Women's Liberation Part 2
This does not mean American Women are cruel. Women are never cruel to their men; men are usually not important enough to be tortured. Only in movies do women ruin their men intentionally. This simply means that American women, more than other women, fail to consider men as fellow human beings. Perhaps the many dangers of the pioneering days caused American men to be evaluated by their usefulness to women. After all, that period in history is not that far gone.
And American men prefer to see themselves in the role: a man’s salary is the yardstick of his worth. America is the only place where a badly paid professor is a bad professor and an unsuccessful writer is a bad writer. For the Latin American male, masculinity is still associated with sexual potency. For the American male, however, the association is directly with money. American literature, from Edward Albee to Jacquelin Susann, revolves around this question: whether or not a male is a man if he cannon provide appropriately for the woman in his life. Of course he is not.
The American man knows: happiness comes only through women, and women are expensive. He is ready to pay that price. As a young adult young adult he pays in advance, as a grown-up he pays in installments and as a corpse he is cashed in for a fortune. A man from another country realizes this as soon as he sees a flourishing divorce paradise like Reno, or thousands of fellow men sitting in jail for overdue alimony payments.
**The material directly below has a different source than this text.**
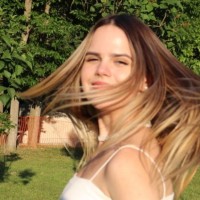 Настя Добровольская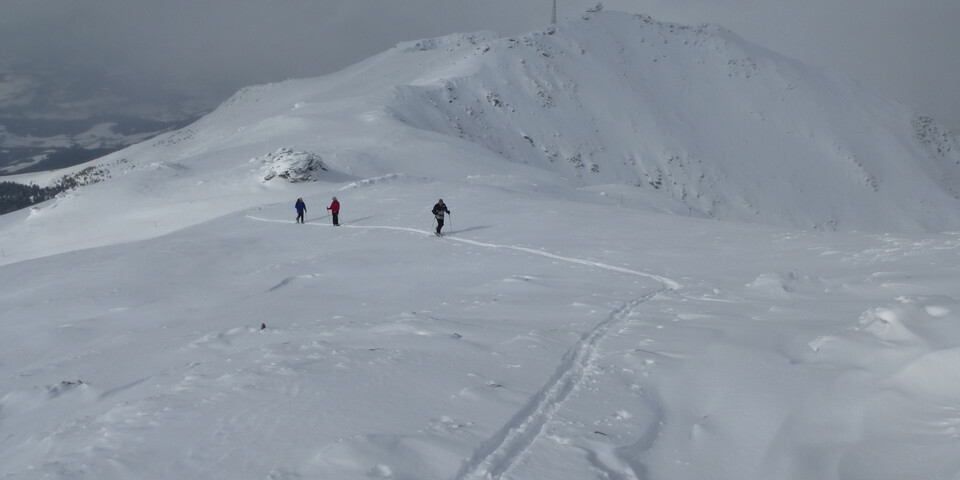 TVB Naturpark Zirbitzkogel-Grebenzen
On the other hand, the American man vies this as confirmation of his superiority. Is he not the privileged one, as he has enough money to pay for it all? Is he not the competent one, since he goes to work? Would his wife have taken on his family and surname were he not the master? Only recently a poll showed that more American men than women believe that women are suppressed and fifty-one percent of American men believe that the situation of the American white woman is as bad as that of the American black man.
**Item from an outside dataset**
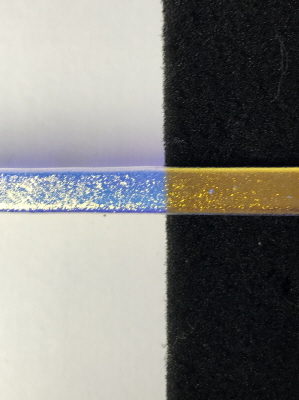Effetre Cyan/Copper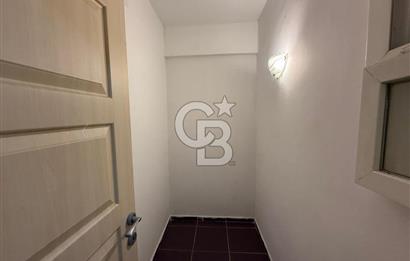 ADATEPE MAHALLESİNDE; BAHÇELİ, KAPALI MUTFAK,1+1,EŞYASIZ,KİRALIK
The American man is grateful to his wife for letting him go to work, because work to him is a male privilege. The woman for whom he provides has made sure that he never doubts it, and he feels sorry for her in spite of the unequivocal differences between his situation and hers. She has made sure that he sees a sacrifice in her waiver of work. He, more than any other man, mistakes his wife’s lack of intellectual ambition for modesty, her stupidity for exceptional femininity, her giving up responsibilities for love. More than any other man, he is able to close his eyes to clear the evidence of his own exploitation.
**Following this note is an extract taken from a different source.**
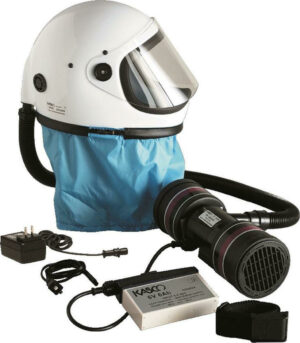 ΜΑΣΚΑ ΚΡΑΝΟΣ ΨΕΚΑΣΜΟΥ KASCO K80S Τ8-L8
In the US man is manipulated with much less inhibition than in other countries: hence women should be even easier to unmask. But the American man does not want to see or know. It seems appropriate to him that in the TV show his children are watching, the father is portrayed as a fool, the mother as a star. Wasn’t his own mother superb? That a Mafia of women’s groups controls all cultural life seems unavoidable to him. Somebody has to take care of culture. That American women (and no other women in the rest of the world) run around in public with curlers in their hair is charming American folklore to him. The fact that a majority of psychiatric patients are women, while men have a higher rate of suicide, is his evidence for the value of psychoanalysis. He thinks it fair that for generations men have become crippled war veterans, while generations of women do not even know what a hand grenade looks like. Man is stronger and the stronger one goes to war.
Though the slavery of the American man is humiliating and nerve-racking, he does not want to see, of course, that his is the worst bargain: he has ended up with the most made-up, constantly recoloured, the most conspicuously masked woman of all, in short, with the most unreal woman. But to this he closes his eyes.